Collected data entries
-- -- --

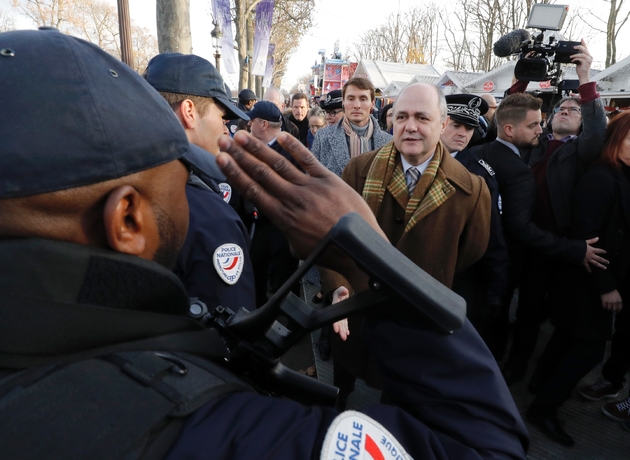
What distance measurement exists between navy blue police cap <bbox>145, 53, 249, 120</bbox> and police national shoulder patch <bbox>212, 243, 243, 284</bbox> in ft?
3.53

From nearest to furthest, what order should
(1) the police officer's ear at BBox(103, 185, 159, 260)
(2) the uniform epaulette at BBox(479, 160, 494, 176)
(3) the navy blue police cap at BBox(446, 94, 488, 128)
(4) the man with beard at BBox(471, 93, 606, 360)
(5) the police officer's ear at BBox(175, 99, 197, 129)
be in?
(1) the police officer's ear at BBox(103, 185, 159, 260)
(5) the police officer's ear at BBox(175, 99, 197, 129)
(4) the man with beard at BBox(471, 93, 606, 360)
(2) the uniform epaulette at BBox(479, 160, 494, 176)
(3) the navy blue police cap at BBox(446, 94, 488, 128)

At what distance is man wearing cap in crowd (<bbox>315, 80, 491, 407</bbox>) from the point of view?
2207 millimetres

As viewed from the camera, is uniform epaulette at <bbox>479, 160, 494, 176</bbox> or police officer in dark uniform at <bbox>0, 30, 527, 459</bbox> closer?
police officer in dark uniform at <bbox>0, 30, 527, 459</bbox>

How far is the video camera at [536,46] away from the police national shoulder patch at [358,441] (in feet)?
14.0

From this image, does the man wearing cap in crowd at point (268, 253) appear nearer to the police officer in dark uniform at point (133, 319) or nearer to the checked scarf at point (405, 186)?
the checked scarf at point (405, 186)

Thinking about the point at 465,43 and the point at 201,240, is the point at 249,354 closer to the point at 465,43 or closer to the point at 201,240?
the point at 201,240

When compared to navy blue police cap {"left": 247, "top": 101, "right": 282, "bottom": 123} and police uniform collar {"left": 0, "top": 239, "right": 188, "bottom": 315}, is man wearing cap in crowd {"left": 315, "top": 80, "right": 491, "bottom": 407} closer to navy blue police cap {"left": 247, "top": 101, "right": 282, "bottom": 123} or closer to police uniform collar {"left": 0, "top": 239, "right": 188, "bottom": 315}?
police uniform collar {"left": 0, "top": 239, "right": 188, "bottom": 315}

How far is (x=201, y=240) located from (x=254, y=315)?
1.87ft

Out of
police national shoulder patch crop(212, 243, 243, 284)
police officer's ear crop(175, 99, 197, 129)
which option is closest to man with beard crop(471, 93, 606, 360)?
police officer's ear crop(175, 99, 197, 129)

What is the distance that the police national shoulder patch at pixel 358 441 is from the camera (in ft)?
1.78

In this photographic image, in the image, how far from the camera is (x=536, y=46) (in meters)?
4.05

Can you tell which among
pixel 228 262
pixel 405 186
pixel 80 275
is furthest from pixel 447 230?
pixel 80 275

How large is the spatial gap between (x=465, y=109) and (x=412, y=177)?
1424 mm

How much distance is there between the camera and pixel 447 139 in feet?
10.8
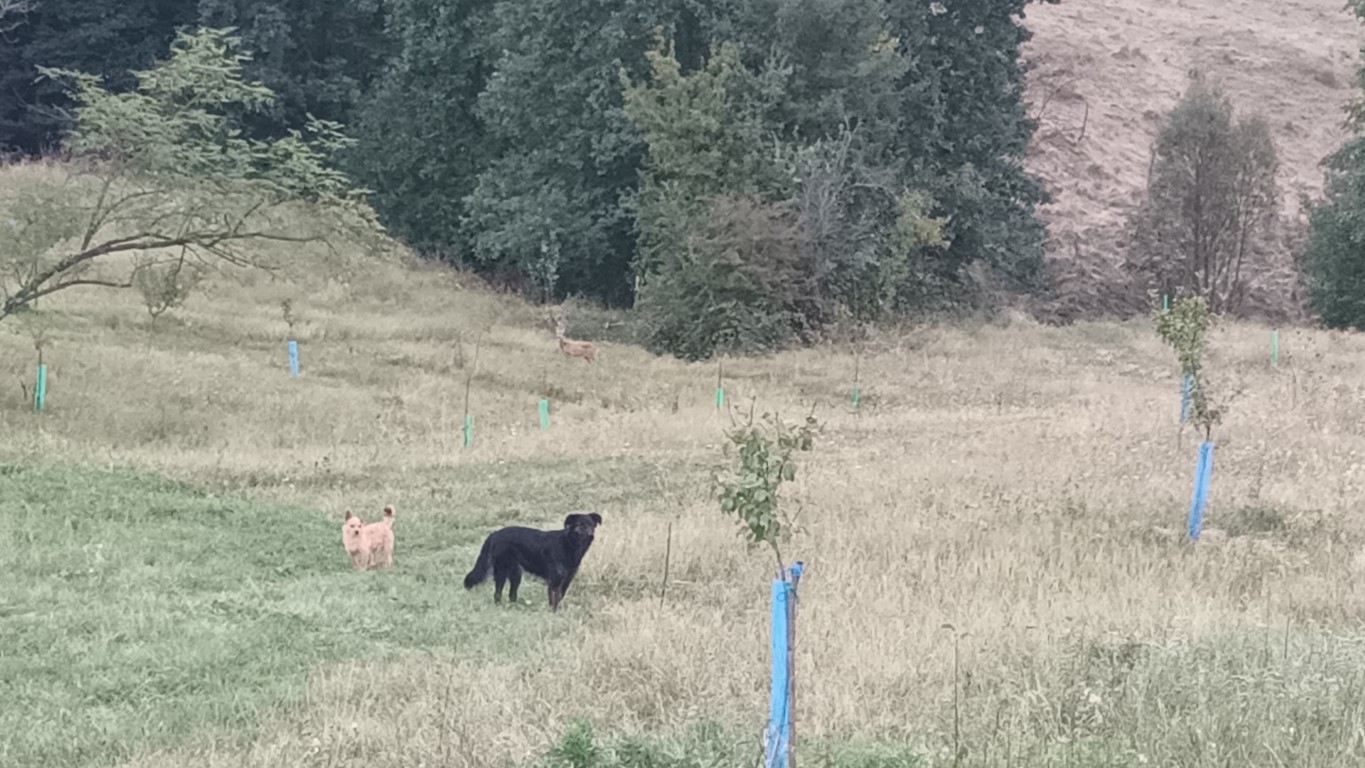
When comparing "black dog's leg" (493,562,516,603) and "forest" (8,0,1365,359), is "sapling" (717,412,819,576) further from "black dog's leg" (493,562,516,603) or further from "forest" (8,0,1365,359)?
"forest" (8,0,1365,359)

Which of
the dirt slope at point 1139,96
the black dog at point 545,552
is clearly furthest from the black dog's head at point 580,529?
the dirt slope at point 1139,96

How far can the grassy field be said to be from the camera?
5.78 metres

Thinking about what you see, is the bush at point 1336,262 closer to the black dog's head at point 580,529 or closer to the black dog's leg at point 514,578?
the black dog's head at point 580,529

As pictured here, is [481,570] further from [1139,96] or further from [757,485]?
[1139,96]

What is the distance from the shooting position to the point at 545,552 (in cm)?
923

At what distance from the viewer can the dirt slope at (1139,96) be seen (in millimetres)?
47438

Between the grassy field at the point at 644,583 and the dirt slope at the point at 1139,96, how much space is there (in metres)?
24.9

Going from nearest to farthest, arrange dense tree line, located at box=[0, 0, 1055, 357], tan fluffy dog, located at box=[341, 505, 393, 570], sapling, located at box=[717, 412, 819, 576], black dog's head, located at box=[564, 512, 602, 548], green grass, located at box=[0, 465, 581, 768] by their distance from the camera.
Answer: sapling, located at box=[717, 412, 819, 576] < green grass, located at box=[0, 465, 581, 768] < black dog's head, located at box=[564, 512, 602, 548] < tan fluffy dog, located at box=[341, 505, 393, 570] < dense tree line, located at box=[0, 0, 1055, 357]

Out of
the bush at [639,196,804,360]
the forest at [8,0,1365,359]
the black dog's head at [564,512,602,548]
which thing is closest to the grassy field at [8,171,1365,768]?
the black dog's head at [564,512,602,548]

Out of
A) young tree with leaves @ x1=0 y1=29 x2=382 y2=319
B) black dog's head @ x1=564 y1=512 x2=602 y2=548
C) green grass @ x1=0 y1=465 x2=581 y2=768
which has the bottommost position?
green grass @ x1=0 y1=465 x2=581 y2=768

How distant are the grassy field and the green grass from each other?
38mm

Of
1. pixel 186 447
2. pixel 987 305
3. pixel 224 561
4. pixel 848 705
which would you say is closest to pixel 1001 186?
pixel 987 305

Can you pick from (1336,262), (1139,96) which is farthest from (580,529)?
(1139,96)

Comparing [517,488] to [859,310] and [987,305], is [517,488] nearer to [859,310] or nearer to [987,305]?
[859,310]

-- -- --

TASK TO CARRY OUT: Reproduce every one of the records above word for word, leaving out the pictures.

FULL RESPONSE:
What distance measurement exists between navy blue police cap <bbox>145, 53, 249, 120</bbox> and police national shoulder patch <bbox>212, 243, 243, 284</bbox> in ft?
3.53

From nearest to furthest, what order should
(1) the police officer's ear at BBox(103, 185, 159, 260)
(2) the uniform epaulette at BBox(479, 160, 494, 176)
(3) the navy blue police cap at BBox(446, 94, 488, 128)
(4) the man with beard at BBox(471, 93, 606, 360)
(5) the police officer's ear at BBox(175, 99, 197, 129)
be in?
(1) the police officer's ear at BBox(103, 185, 159, 260)
(5) the police officer's ear at BBox(175, 99, 197, 129)
(4) the man with beard at BBox(471, 93, 606, 360)
(2) the uniform epaulette at BBox(479, 160, 494, 176)
(3) the navy blue police cap at BBox(446, 94, 488, 128)

At what distance is man wearing cap in crowd (<bbox>315, 80, 491, 407</bbox>) from the point of view?
2207 millimetres

As viewed from the camera, is uniform epaulette at <bbox>479, 160, 494, 176</bbox> or police officer in dark uniform at <bbox>0, 30, 527, 459</bbox> closer?
police officer in dark uniform at <bbox>0, 30, 527, 459</bbox>

How far is the video camera at [536,46] away from the police national shoulder patch at [358,441] (in feet)?
14.0

From this image, does the man wearing cap in crowd at point (268, 253) appear nearer to the police officer in dark uniform at point (133, 319) or nearer to the checked scarf at point (405, 186)?
the checked scarf at point (405, 186)

Thinking about the point at 465,43 and the point at 201,240, is the point at 249,354 closer to the point at 465,43 or closer to the point at 201,240?
the point at 201,240

When compared to navy blue police cap {"left": 247, "top": 101, "right": 282, "bottom": 123} and police uniform collar {"left": 0, "top": 239, "right": 188, "bottom": 315}, is man wearing cap in crowd {"left": 315, "top": 80, "right": 491, "bottom": 407} closer to navy blue police cap {"left": 247, "top": 101, "right": 282, "bottom": 123} or closer to police uniform collar {"left": 0, "top": 239, "right": 188, "bottom": 315}?
police uniform collar {"left": 0, "top": 239, "right": 188, "bottom": 315}

How far is (x=201, y=240) located from (x=254, y=315)?
1.87ft

Out of
police national shoulder patch crop(212, 243, 243, 284)
police officer's ear crop(175, 99, 197, 129)
which option is closest to man with beard crop(471, 93, 606, 360)?
police officer's ear crop(175, 99, 197, 129)

What is the distance that the police national shoulder patch at pixel 358 441 is from the camera (in ft)?
1.78

In this photographic image, in the image, how far from the camera is (x=536, y=46) (in meters)?
4.05

Can you tell which among
pixel 228 262
pixel 405 186
pixel 80 275
is furthest from pixel 447 230?
pixel 80 275

How large is the spatial gap between (x=465, y=109) and (x=412, y=177)?
1424 mm

How much distance is there between the camera and pixel 447 139 in feet?
10.8
When comparing "black dog's leg" (493,562,516,603) and "forest" (8,0,1365,359), is "sapling" (717,412,819,576) further from "black dog's leg" (493,562,516,603) or further from "forest" (8,0,1365,359)?
"forest" (8,0,1365,359)

Which of
the dirt slope at point 1139,96
the black dog at point 545,552
is clearly furthest from the black dog's head at point 580,529?
the dirt slope at point 1139,96

How far can the grassy field be said to be from the camera?
5.78 metres

Thinking about what you see, is the bush at point 1336,262 closer to the black dog's head at point 580,529 or closer to the black dog's leg at point 514,578?
the black dog's head at point 580,529

As pictured here, is [481,570] further from [1139,96] or further from [757,485]?
[1139,96]

What is the distance from the shooting position to the point at 545,552 (in cm)?
923

At what distance from the viewer can the dirt slope at (1139,96) be seen (in millimetres)?
47438

Between the grassy field at the point at 644,583 and the dirt slope at the point at 1139,96, how much space is there (in metres)?
24.9

Going from nearest to farthest, arrange dense tree line, located at box=[0, 0, 1055, 357], tan fluffy dog, located at box=[341, 505, 393, 570], sapling, located at box=[717, 412, 819, 576], black dog's head, located at box=[564, 512, 602, 548], green grass, located at box=[0, 465, 581, 768] by their distance from the camera.
Answer: sapling, located at box=[717, 412, 819, 576] < green grass, located at box=[0, 465, 581, 768] < black dog's head, located at box=[564, 512, 602, 548] < tan fluffy dog, located at box=[341, 505, 393, 570] < dense tree line, located at box=[0, 0, 1055, 357]

Out of
the bush at [639,196,804,360]
the forest at [8,0,1365,359]
the black dog's head at [564,512,602,548]
which thing is closest to the grassy field at [8,171,1365,768]?
the black dog's head at [564,512,602,548]

Out of
A) young tree with leaves @ x1=0 y1=29 x2=382 y2=319
B) black dog's head @ x1=564 y1=512 x2=602 y2=548
C) green grass @ x1=0 y1=465 x2=581 y2=768
which has the bottommost position?
green grass @ x1=0 y1=465 x2=581 y2=768

How distant are the grassy field and the green grass from each other?
38mm

Of
1. pixel 186 447
2. pixel 987 305
3. pixel 224 561
4. pixel 848 705
which would you say is closest to pixel 1001 186?
pixel 987 305

Can you pick from (1336,262), (1139,96) which is farthest from (580,529)?
(1139,96)

Comparing [517,488] to [859,310] and [987,305], is [517,488] nearer to [859,310] or nearer to [987,305]?
[859,310]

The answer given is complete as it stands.